Gold started the session deep in the red as investors reacted to the jobless claims data that came in at 202K vs 216K forecasted. Gold and Gold Miners sold off prematurely just before bullish investors came back in after digesting the uncertain trade deal information. A Wall Street Journal article states that while it seems the negotiations are going well and a deal could be struck as soon as next week, there’s a lot of uncertainty regarding the quality of the deal. Given Trump’s previous claims that no deal is better than a bad deal, we could very well see further delays.

Today’s Summary:

  1. Yields and market remain flat amid trade uncertainty
  2. US dollar continue to trade in a small range while waiting for more economic catalysts. It’s still trading within the ascending triangle. It looks like it might make a last push towards resistance or get stuck at the current level and push down, please refer to chart below.
  3. Gold miners make an incredible comeback after a morning sell-off. Following my predicted path trend lines.

Current Position: 50% of full position in $NUGT at avg cost price of $19.02.

Trading Outlook: Will be looking to add another 20% of full position at $19.1-19.2 as I believe there will be a re-tracement after such a big upward move. The entry prices mentioned may change based on my observed price action throughout the next couple of days. You can find real-time updates regarding my next entry price on my most recent TradingView post.

Gold Miners made the move

Gold Miners initially sold off along with Gold, however it quickly recovered all its losses and finished the day with very strong upward momentum, with $NUGT had an intraday swing of 8+%. Today’s move completes the bottom portion of my predicted trade path and represents what I believe is the start of a move to at least above $23 on the $GDX. Please refer to my most recent TradingView post for updated positions and real-time profit targets.
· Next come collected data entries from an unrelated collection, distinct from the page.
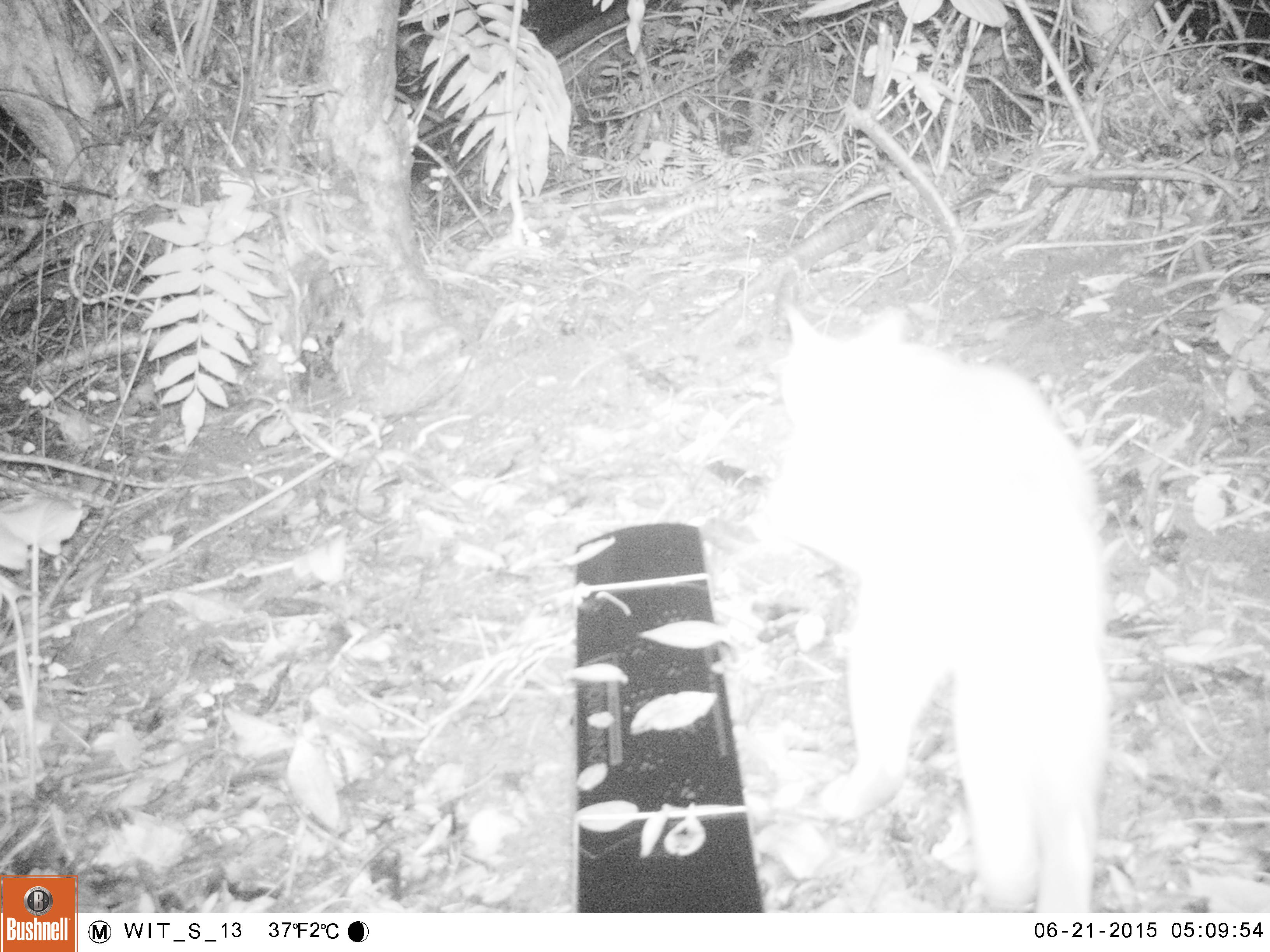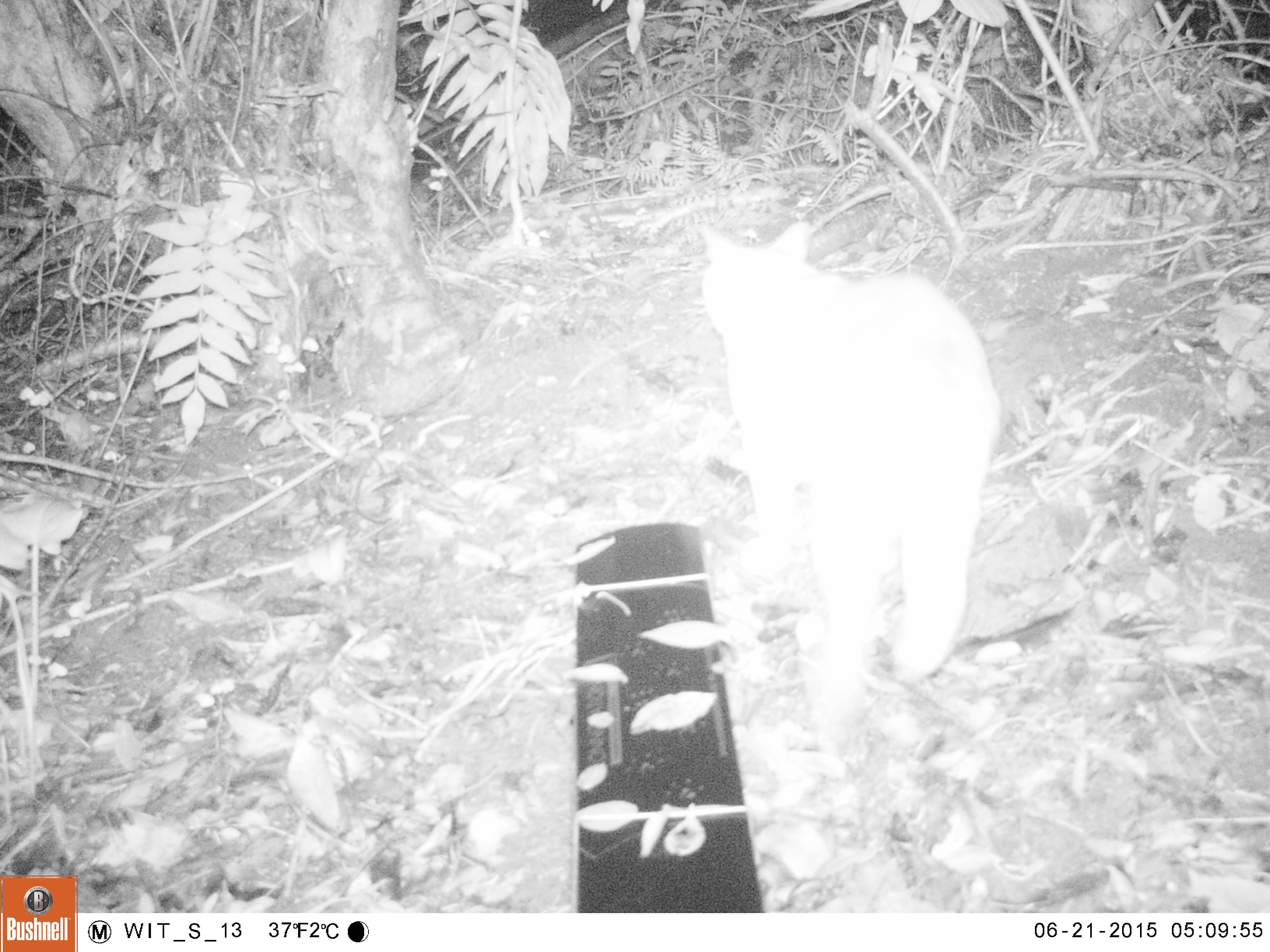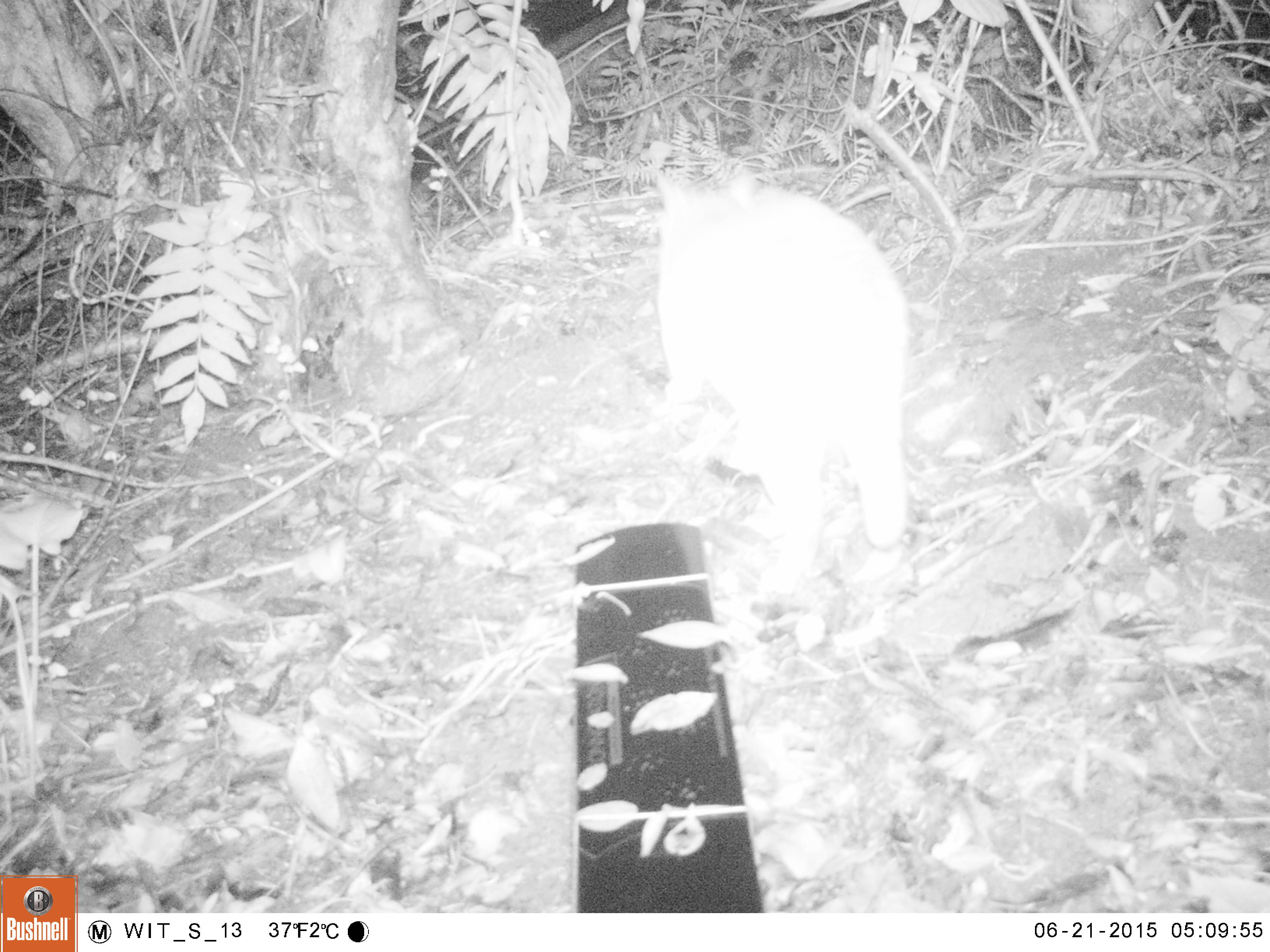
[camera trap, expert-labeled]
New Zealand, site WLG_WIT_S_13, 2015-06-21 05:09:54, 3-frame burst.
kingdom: Animalia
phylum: Chordata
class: Mammalia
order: Carnivora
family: Felidae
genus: Felis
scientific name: Felis catus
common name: domestic cat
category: cat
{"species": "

What does a tighter labor market mean?

As we see lower and lower jobless claims, we can reasonably assume that companies will start feeling the inflationary wage pressures. There will be less and less high quality talent available for cheap, therefore causing companies to increase prices to maintain margins. This does not present a situation where the Fed will be able to easily lower rates to further inject growth into the economy. Remember that their first and foremost mandate is to keep inflation in check and unemployment low. While this is happening, we still have a global economic slowdown on our hands.

Brexit Update

As the hope of a successful exit from EU continue to diminish with each passing day, companies have been reported to be stockpiling every critical material they need to avoid any service disruptions. This kind of hoarding behavior has not been seen since the war era, according to WSJ. The most important issue concerning this kind of behavior is that companies are now holding more inventory than ever, which drastically lowers the amount of cash they have to put to work in other areas such as hiring and business development. In the end, an exit from the EU without a well thought-out plan and trade policies will inevitably put a dent in the already struggling European/global growth.